Aujourd'hui, presque une entreprise sur deux a un chatbot. Les propriétaires les lancent en espérant alléger le support et augmenter les ventes, mais en pratique ils se heurtent souvent à une dure réalité : les utilisateurs ouvrent le bot, appuient sur deux boutons et… partent pour toujours, sans rien acheter.
Pourquoi un bot apporte-t-il un profit énorme et automatise-t-il 80 % de la routine tandis qu'un autre ne fait qu'agacer les clients ? Tout se résume à des erreurs cachées dans la logique et la conception de l'interface. Nous avons décortiqué les 7 principales bévues qui transforment un outil utile en machine à spam inutile.
1. Pas de bouton « Contacter un humain »
C'est l'erreur principale qui peut détruire la bonne volonté même d'un client fidèle. Aussi « intelligent » soit-il, un bot ne peut pas prévoir chaque scénario. Si un utilisateur reste coincé dans un menu en boucle ou que le bot ne comprend pas une question non standard, la personne a besoin d'un moyen simple et clair de joindre un responsable en chair et en os.
La bonne approche : dans chaque section de menu, et surtout après 1 ou 2 réponses ratées du bot, il doit y avoir un bouton visible « Appeler un humain ». Appuyer dessus achemine instantanément la discussion vers un employé dans le CRM.
2. Des flux trop complexes et emmêlés
Parfois, les créateurs essaient de caser toute la structure d'un site d'entreprise dans le bot. L'utilisateur doit patauger à travers 10 niveaux de menus imbriqués, et à l'étape 3 ou 4 il ferme simplement la messagerie.
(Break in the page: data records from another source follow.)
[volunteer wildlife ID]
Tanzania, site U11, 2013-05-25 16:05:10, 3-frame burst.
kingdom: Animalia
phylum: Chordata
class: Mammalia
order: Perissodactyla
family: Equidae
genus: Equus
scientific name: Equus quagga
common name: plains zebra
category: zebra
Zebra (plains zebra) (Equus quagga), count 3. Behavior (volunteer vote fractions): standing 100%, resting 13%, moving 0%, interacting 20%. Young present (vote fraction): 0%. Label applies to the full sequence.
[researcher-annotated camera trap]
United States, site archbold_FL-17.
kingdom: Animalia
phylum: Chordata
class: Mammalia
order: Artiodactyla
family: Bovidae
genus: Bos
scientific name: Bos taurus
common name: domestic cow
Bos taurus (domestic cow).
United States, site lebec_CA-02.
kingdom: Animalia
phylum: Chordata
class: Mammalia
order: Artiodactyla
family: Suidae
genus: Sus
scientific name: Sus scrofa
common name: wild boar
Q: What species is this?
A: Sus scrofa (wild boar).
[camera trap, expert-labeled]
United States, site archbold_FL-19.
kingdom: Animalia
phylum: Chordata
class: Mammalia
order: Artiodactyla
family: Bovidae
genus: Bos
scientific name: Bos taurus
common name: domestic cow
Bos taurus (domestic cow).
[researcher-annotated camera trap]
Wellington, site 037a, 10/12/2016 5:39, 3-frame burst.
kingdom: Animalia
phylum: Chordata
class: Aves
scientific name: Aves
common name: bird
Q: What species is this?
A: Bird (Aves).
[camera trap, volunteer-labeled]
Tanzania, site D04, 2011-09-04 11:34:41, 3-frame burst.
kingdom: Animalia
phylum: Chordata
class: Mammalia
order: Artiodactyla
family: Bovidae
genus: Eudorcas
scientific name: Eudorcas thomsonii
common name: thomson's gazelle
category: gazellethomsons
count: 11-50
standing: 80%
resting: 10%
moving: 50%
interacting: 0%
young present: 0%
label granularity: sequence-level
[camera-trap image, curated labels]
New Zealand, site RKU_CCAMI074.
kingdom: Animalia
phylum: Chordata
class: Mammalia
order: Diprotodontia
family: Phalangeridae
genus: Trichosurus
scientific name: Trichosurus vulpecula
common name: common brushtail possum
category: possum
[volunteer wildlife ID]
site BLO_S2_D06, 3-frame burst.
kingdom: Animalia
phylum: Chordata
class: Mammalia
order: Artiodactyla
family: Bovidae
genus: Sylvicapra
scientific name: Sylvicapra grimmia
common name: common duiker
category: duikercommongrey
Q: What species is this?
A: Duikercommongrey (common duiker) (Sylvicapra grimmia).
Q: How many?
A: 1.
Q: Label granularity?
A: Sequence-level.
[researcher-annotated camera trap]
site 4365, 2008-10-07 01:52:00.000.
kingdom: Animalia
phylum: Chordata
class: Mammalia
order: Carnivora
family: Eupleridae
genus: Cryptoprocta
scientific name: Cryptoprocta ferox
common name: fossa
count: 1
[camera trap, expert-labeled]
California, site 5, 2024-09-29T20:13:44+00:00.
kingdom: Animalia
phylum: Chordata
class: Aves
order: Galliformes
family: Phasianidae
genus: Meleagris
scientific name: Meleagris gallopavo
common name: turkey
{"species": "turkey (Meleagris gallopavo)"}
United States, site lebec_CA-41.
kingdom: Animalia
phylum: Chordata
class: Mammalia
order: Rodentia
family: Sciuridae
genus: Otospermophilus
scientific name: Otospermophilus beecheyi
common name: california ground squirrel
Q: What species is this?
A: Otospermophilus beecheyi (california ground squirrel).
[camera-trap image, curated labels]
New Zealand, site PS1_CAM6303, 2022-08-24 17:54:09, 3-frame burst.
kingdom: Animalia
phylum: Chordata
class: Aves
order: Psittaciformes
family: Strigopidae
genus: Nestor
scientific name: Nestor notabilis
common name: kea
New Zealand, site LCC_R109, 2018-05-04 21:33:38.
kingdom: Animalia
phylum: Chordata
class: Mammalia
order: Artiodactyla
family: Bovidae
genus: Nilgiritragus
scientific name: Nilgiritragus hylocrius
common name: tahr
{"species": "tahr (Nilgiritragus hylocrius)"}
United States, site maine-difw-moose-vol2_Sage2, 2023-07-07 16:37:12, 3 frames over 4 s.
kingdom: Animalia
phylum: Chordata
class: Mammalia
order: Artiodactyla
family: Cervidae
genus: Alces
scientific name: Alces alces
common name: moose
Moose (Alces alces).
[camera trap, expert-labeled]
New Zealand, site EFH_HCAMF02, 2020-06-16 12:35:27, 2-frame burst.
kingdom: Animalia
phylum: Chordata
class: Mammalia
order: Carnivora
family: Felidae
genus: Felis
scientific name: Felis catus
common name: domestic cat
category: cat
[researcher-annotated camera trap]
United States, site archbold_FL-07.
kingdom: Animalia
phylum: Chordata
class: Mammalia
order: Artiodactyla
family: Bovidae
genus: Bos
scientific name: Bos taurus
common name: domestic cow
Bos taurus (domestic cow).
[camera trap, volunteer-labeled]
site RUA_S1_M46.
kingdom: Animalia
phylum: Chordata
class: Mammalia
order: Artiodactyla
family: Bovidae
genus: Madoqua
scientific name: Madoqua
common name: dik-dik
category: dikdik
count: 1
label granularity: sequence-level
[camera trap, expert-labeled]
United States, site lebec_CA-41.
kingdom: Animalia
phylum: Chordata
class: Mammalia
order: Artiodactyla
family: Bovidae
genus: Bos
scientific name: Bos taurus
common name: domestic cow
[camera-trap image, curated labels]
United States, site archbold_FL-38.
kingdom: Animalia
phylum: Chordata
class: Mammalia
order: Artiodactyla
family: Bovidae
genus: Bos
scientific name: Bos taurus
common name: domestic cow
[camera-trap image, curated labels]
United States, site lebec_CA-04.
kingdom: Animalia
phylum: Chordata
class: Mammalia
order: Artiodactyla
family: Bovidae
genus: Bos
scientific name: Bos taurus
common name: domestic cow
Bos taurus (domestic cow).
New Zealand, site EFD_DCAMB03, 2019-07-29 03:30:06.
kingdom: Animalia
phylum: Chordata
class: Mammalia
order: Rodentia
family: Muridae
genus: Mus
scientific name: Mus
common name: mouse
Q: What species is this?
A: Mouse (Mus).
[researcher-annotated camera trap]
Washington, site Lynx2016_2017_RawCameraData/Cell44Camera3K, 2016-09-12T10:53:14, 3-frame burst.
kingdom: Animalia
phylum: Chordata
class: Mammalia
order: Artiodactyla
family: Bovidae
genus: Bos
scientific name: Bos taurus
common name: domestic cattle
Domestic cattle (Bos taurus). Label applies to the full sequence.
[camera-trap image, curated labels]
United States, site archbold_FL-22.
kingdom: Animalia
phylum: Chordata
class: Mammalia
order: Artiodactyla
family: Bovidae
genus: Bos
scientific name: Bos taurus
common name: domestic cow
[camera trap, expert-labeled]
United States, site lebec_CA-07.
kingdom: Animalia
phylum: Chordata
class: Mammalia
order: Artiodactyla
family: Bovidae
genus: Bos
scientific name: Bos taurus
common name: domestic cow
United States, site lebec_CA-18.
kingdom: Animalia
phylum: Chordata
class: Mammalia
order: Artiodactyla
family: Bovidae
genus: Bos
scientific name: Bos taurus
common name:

La bonne approche : la « règle des trois clics » s'applique. Un utilisateur doit résoudre sa tâche (trouver un prix, réserver, acheter) en 3 appuis maximum. Le texte des boutons doit être court et sans ambiguïté.
3. Des murs de texte au lieu de réponses concises
Les gens discutent dans les messageries avec des phrases courtes et percutantes. Si un appui sur un bouton déverse un pavé de trois écrans, personne ne le lira.
La bonne approche : découpez l'information. Un écran de téléphone — une idée complète (jusqu'à 400–500 caractères). Utilisez des listes, des émojis et des médias (images, vidéos courtes, guides PDF) pour alléger le texte.
4. Spam agressif et diffusions trop fréquentes
L'accès aux messages privés d'un utilisateur sur Telegram ou WhatsApp est un privilège. Pourtant, de nombreuses entreprises en abusent en envoyant 3 messages promotionnels par jour. Résultat : l'utilisateur archive le bot ou appuie sur « Bloquer ».
La bonne approche : n'envoyez des diffusions que lorsque cela compte (promotions, changements importants, contenu utile) et pas plus d'une à deux fois par semaine. Laissez l'utilisateur ajuster la fréquence des notifications ou se désabonner tout en gardant l'accès aux fonctionnalités.
5. Un bot pour le bot (sans objectif clair)
Souvent, une entreprise adopte la technologie simplement parce que « les concurrents en ont déjà un ». Le résultat est un bot qui ne fait que saluer et envoyer un lien vers le site. Le client est désorienté, l'entreprise ne voit aucun profit.
La bonne approche : définissez un objectif clair avant le développement. Par exemple : « Le bot doit réduire le temps de réponse aux FAQ à 0 seconde et collecter au moins 50 leads par mois ». Toute la logique se construit autour de cet objectif.
6. Ignorer l'intégration CRM
Si votre bot collecte des demandes mais se contente de les publier en notifications dans une discussion d'administration, vous perdez de l'argent. Les responsables oublient de transférer les données, confondent les contacts, et l'historique des discussions se perd.
La bonne approche : le bot doit être intégré de façon transparente à votre système (amoCRM, Bitrix24, 1C). Le client laisse une demande dans Telegram — une affaire est créée automatiquement dans le CRM, la discussion est jointe, et le responsable reçoit une tâche « Appeler ».
7. Pas de test avec de vraies personnes
Aux développeurs et au propriétaire, la logique du bot semble toujours parfaite. Mais en trafic réel, il s'avère que les gens appuient sur les mauvais boutons, tapent du texte au lieu de cliquer et utilisent des synonymes que le bot ne comprend pas.
La bonne approche : faites un essai avant le lancement. Laissez des amis, des connaissances ou quelques clients fidèles essayer le bot, voyez où ils se perdent et affinez le flux.
En résumé : comment construire le bot parfait ?
Concevoir un chatbot, ce n'est pas seulement écrire du code — c'est construire une interface pratique pour parler avec votre client. Le bot doit être rapide, concis, utile et toujours prêt à passer le relais à un humain.